- [Task to carry out]
Retype the records below word for word, leaving out the pictures.
Start of Dataset
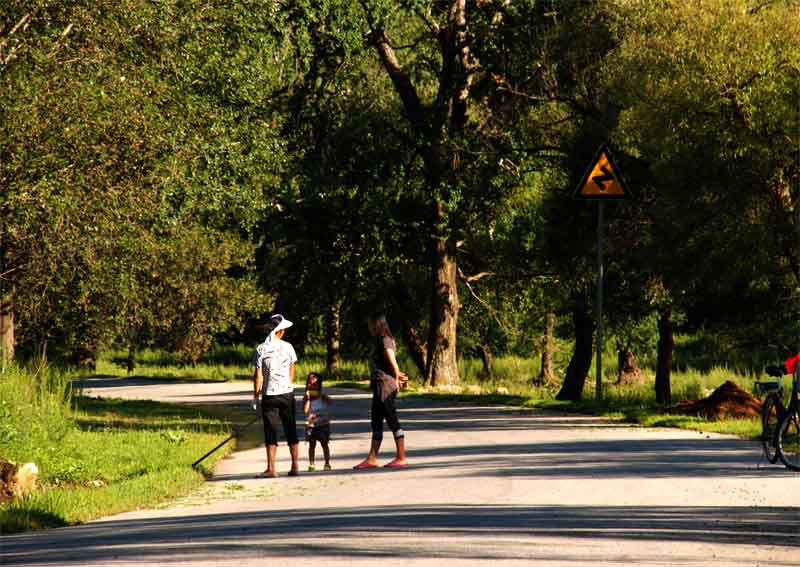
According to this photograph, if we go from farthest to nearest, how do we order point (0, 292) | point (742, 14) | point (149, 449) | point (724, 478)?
point (0, 292), point (742, 14), point (149, 449), point (724, 478)

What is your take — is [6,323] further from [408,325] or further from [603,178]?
[603,178]

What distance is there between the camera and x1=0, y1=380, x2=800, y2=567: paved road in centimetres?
1120

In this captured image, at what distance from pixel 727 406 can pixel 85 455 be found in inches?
444

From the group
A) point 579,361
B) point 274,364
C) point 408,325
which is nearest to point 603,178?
End of Dataset
- [Solution to this exercise]
According to this photograph, if we go from farthest to nearest, how do we order point (0, 292) | point (742, 14) | point (149, 449) | point (724, 478)?
point (0, 292), point (742, 14), point (149, 449), point (724, 478)

What is your take — is [6,323] further from [408,325] or further from [603,178]?
[603,178]

What distance is there between the camera and x1=0, y1=380, x2=800, y2=567: paved road in centimetres?
1120

In this captured image, at what distance from pixel 727 406 can pixel 85 455 be found in inches?
444

From the group
A) point 579,361
B) point 274,364
C) point 408,325
which is nearest to point 603,178?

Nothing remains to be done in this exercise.